It is easy to take shots at FDroid but they are the ones attempting heaving lifting with chain of trust.
This is complete nonsense. They're not doing any heavy lifting and are making the situation much worse. They've introduced major usability issues and confusion by reusing app ids with their own signing keys. This does not provide a chain of trust but rather breaks it since the apps are not signed by the developers and securely provided to you but rather built on insecure server infrastructure but quite clearly untrustworthy people who do not care about security in the slightest but rather only going through the motions of pretending they do.
The stark truth is that people learn how to install, GOS, the most secure mobile OS in the world and then hit a wall when starting to install apps.
The main way to get Android apps is the Play Store and it works fine. A bunch of other options are available and it's not a GrapheneOS issue that those are quite fragmented.
The entire time it has been Github Dev crowd poking at FDroid and FDroid supporters poking back.
F-Droid is incredibly poorly designed and maintained. It's a complete security disaster. It's a usability disaster. It has never been a good option for obtaining apps and was always preventing progress in the space due to people focusing on it and not making something much better.

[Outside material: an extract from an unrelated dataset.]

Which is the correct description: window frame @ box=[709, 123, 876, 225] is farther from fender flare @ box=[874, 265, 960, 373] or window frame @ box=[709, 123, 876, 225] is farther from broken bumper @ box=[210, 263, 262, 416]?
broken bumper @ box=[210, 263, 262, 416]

F-Droid automatically downloads and builds code, so despite their false marketing it does not protect users from the developers in any real way. It often adds substantial delays for updates including security patches. Their builds have often rolled back dependency versions, signing scheme version and the SDK to much older versions with security flaws. They've consistently introduced security flaws to the apps. It adds additional trusted parties who have demonstrated a clear lack of trustworthiness including several of their core team members spreading fabricated stories and repeatedly engaging in cover ups. In what sense is this a safe way to get apps?
It makes no sense that this has gone on this long. Much appreciated that the GrapheneOS team has endorsed Accrescent. It is just frustrating that this kind of effort took this long and is moving so slowly.
F-Droid has massively hindered progress because it got the mind share of a lot of the open source community before people started realizing how awful it is and that it's not ever going to become a great platform. The people developing it are incapable of making good software, do not like the overall platform, do not understand it and don't truly want it to succeed. The main developer has repeatedly made statements against app sandboxing and other basic tenets of privacy and security.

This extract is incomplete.